I moved to the /tmp/rep directory and started by adding a remote repository link and pushing the master:

> git remote add origin https://github.com/jbossws/jbossws-cxf.git

> git push -u origin master

Then you'd have to manually create all the tags, but that's clearly unpractical if you have hundreds of them, so I googled a bit and ended up using the following two commands to generate the actual commands for pushing branches and tags respectively to the remote repository:

> printf "git push origin "; git show-ref | grep refs/remotes | grep -v '@' | grep -v remotes/tags | perl -ne 'print "refs/remotes/$1:refs/heads/$1 " if m!refs/remotes/(.*)!'; echo

> printf "git push origin "; git show-ref | grep refs/remotes/tags | grep -v '@' | perl -ne 'print "refs/remotes/tags/$1:refs/tags/$1 " if m!refs/remotes/tags/(.*)!'; echo

I only had to clean up the output of the first command a bit as the trunk branch was clearly not to be pushed (it's the master pushed previously) and I actually did not want to push some stale branches.
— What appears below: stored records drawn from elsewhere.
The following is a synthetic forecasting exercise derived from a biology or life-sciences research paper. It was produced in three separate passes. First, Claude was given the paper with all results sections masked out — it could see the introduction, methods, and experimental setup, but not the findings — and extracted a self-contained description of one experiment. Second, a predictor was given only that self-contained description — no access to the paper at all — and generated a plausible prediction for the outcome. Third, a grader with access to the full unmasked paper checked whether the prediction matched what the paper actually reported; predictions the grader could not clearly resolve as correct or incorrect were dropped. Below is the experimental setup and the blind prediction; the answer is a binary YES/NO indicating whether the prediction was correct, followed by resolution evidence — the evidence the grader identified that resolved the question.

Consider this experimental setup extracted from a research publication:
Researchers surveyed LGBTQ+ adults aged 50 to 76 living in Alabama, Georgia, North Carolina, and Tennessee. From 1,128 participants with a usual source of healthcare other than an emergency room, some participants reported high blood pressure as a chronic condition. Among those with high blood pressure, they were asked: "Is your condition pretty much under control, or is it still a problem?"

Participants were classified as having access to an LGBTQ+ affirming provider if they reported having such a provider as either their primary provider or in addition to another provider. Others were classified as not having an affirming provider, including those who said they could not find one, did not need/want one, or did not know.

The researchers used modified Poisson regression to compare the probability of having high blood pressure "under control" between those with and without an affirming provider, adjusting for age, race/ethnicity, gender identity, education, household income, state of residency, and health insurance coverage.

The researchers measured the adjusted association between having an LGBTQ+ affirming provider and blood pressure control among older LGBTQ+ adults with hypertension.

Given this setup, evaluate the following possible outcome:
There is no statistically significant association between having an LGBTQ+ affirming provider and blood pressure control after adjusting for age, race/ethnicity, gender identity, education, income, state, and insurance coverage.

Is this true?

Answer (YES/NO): YES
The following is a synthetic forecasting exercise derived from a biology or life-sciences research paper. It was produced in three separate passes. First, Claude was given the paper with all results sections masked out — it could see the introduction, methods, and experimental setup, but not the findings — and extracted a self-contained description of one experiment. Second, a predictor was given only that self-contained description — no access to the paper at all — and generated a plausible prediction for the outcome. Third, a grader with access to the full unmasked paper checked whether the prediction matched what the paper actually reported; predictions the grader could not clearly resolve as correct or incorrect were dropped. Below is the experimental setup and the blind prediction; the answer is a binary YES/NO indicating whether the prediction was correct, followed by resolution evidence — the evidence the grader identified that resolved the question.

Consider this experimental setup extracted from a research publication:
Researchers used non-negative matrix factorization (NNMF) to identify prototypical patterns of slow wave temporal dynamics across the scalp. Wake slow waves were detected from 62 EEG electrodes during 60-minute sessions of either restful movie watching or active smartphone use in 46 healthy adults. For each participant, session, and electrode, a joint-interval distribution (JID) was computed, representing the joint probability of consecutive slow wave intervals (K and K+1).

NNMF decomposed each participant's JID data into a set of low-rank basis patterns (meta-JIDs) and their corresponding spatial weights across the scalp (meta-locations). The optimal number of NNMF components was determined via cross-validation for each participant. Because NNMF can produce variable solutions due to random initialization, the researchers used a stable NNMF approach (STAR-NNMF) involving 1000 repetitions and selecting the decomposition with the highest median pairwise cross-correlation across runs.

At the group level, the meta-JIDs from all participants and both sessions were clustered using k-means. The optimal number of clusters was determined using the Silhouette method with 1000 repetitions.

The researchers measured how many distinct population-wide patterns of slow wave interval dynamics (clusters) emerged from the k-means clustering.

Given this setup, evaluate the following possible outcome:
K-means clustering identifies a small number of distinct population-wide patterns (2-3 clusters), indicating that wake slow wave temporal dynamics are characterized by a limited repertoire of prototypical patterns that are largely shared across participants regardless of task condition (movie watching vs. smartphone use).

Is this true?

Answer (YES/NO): NO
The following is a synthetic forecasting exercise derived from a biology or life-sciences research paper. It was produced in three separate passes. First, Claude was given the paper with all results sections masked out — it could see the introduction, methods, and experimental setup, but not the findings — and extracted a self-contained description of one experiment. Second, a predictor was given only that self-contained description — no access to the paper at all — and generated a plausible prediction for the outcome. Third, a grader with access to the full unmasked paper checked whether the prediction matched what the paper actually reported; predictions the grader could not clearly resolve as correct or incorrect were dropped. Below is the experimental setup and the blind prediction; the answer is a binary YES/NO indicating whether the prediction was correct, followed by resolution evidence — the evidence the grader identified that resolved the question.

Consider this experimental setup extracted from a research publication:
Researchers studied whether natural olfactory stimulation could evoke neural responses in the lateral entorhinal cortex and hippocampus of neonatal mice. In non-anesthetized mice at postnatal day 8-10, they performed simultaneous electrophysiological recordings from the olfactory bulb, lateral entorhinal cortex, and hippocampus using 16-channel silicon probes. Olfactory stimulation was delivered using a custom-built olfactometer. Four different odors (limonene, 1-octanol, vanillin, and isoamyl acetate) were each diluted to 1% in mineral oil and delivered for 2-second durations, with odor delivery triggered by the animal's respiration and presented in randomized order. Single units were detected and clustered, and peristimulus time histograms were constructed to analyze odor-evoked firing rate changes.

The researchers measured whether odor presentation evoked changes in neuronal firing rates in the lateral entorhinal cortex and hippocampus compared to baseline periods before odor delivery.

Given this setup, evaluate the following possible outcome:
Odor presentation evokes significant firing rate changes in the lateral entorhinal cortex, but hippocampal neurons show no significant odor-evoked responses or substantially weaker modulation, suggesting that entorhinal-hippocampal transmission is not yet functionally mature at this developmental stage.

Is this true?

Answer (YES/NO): NO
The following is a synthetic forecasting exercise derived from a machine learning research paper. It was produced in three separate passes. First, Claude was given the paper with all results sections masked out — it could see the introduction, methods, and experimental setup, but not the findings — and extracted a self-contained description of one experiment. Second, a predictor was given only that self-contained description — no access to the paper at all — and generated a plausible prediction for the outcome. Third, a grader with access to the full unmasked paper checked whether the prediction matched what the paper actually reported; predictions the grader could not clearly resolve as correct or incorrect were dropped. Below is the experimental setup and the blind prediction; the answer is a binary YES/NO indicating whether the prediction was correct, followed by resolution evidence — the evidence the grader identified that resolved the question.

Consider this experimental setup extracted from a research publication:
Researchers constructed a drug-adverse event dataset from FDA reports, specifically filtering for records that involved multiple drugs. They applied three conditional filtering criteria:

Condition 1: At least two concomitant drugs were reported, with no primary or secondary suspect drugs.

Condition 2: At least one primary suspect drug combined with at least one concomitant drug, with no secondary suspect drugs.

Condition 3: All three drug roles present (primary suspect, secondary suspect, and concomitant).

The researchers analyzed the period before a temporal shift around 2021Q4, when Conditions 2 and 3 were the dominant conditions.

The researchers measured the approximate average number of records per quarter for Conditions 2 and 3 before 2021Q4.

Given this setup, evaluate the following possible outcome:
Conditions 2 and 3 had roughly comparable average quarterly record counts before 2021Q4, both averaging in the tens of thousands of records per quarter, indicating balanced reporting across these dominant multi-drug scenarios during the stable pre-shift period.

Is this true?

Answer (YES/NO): NO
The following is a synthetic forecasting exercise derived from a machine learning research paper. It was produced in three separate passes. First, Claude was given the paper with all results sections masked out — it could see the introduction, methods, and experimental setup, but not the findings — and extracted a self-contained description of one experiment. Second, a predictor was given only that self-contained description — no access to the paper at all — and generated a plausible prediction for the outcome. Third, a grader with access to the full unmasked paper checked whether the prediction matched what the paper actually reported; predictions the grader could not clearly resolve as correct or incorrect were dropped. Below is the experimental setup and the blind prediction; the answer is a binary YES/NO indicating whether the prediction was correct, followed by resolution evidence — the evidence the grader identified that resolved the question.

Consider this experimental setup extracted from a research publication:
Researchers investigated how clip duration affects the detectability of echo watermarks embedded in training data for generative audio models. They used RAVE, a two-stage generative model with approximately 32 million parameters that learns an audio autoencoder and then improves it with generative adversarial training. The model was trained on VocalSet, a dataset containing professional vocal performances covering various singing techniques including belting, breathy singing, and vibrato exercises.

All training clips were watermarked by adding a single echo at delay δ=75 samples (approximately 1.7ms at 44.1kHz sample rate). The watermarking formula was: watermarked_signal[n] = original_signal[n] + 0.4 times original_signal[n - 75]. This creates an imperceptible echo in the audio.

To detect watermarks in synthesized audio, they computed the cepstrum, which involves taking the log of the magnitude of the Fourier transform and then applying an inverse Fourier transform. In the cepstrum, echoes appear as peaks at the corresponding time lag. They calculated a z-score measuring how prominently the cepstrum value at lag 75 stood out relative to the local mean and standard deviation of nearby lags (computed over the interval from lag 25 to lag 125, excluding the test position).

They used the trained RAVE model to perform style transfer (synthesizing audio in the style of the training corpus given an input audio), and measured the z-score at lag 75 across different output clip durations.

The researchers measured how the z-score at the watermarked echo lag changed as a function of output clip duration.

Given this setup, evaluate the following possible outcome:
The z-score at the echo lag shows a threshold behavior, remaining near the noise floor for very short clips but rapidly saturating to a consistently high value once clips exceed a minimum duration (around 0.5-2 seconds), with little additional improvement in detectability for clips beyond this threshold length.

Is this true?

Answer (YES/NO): NO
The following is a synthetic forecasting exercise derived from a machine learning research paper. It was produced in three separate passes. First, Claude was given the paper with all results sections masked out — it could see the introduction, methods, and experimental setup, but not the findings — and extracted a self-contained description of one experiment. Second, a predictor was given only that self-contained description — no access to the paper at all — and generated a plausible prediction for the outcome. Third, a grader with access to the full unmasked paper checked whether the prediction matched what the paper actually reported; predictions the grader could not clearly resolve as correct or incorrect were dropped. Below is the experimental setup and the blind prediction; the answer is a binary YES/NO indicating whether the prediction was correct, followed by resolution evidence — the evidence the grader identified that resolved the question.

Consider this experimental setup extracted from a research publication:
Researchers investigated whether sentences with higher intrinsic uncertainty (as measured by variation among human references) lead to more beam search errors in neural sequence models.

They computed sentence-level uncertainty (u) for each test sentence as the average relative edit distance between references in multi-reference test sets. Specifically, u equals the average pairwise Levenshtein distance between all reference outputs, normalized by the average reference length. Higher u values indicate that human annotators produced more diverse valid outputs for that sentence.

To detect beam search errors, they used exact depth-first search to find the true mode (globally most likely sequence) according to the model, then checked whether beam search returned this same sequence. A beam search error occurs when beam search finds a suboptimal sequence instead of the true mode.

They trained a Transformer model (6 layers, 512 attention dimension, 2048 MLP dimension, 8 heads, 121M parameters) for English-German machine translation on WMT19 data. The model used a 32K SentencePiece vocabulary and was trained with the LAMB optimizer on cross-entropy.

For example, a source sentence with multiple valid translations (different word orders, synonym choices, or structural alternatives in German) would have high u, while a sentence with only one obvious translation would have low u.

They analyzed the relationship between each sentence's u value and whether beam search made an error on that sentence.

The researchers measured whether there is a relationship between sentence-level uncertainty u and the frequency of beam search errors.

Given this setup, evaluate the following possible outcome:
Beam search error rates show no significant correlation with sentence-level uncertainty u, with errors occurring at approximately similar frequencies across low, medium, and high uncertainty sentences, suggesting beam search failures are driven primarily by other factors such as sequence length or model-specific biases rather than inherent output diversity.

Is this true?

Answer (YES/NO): NO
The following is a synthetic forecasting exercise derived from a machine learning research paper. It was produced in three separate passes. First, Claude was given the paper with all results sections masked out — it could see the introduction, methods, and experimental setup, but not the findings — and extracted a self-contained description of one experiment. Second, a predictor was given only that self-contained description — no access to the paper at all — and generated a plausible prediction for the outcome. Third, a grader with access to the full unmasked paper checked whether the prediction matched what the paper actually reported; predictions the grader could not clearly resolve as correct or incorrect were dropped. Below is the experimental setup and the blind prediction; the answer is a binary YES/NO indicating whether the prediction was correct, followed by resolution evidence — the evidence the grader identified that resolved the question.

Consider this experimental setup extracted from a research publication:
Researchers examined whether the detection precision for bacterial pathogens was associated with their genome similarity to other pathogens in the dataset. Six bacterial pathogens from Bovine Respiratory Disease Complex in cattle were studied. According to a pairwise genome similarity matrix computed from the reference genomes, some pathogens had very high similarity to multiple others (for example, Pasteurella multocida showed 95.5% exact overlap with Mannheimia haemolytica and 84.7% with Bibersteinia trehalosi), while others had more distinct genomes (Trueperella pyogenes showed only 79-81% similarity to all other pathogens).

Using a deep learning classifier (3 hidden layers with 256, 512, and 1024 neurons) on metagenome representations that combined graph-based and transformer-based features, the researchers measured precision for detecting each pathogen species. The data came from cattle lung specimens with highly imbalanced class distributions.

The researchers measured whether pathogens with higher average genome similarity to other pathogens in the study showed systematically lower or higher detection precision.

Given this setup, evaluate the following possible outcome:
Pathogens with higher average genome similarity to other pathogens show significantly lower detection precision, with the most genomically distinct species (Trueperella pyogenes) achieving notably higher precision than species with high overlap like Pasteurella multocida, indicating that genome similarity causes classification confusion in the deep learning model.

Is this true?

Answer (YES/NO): NO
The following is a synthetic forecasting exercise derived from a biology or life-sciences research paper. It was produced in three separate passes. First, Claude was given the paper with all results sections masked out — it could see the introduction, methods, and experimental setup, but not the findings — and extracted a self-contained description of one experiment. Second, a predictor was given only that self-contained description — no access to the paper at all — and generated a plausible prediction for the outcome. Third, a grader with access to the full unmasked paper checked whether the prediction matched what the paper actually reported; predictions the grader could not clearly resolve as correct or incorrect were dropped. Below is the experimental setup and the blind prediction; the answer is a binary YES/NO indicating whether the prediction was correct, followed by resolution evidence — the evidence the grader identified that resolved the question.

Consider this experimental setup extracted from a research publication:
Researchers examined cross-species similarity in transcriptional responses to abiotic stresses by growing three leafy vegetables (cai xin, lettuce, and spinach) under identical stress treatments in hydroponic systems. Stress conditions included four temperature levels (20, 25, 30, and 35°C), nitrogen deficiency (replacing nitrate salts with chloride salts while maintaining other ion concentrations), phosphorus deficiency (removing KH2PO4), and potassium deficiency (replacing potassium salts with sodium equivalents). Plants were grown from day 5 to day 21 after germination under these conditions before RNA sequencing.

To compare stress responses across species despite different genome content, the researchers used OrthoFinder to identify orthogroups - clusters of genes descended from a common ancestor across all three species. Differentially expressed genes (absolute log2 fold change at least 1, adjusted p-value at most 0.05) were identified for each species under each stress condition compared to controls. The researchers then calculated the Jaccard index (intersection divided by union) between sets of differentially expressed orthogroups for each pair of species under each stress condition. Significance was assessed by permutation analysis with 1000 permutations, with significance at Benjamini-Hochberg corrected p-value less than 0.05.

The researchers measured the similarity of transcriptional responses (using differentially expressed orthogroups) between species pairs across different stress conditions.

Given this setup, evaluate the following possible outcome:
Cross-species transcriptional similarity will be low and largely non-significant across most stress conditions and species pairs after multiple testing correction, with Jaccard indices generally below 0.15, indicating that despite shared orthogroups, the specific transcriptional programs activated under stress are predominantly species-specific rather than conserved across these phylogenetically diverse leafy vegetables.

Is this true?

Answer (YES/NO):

After having iterated the process above for all JBossWS components that failed the automatic import process, I finally had all the sources there at GitHub.

The final steps were to disable the issue tracker & wiki on GitHub (we already use JIRA and have an equivalent to the wiki at jboss.org) and to invite proper users to join the Owner group for the organization as well as other specific groups that were needed.

A day was later spent on updating the continuous integration build environment and the project home page to point to the new repositories… but that's not that interesting to be described in details here ;-)

Enjoy the new repos, fork JBossWS and feel free to submit pull requests with your patches!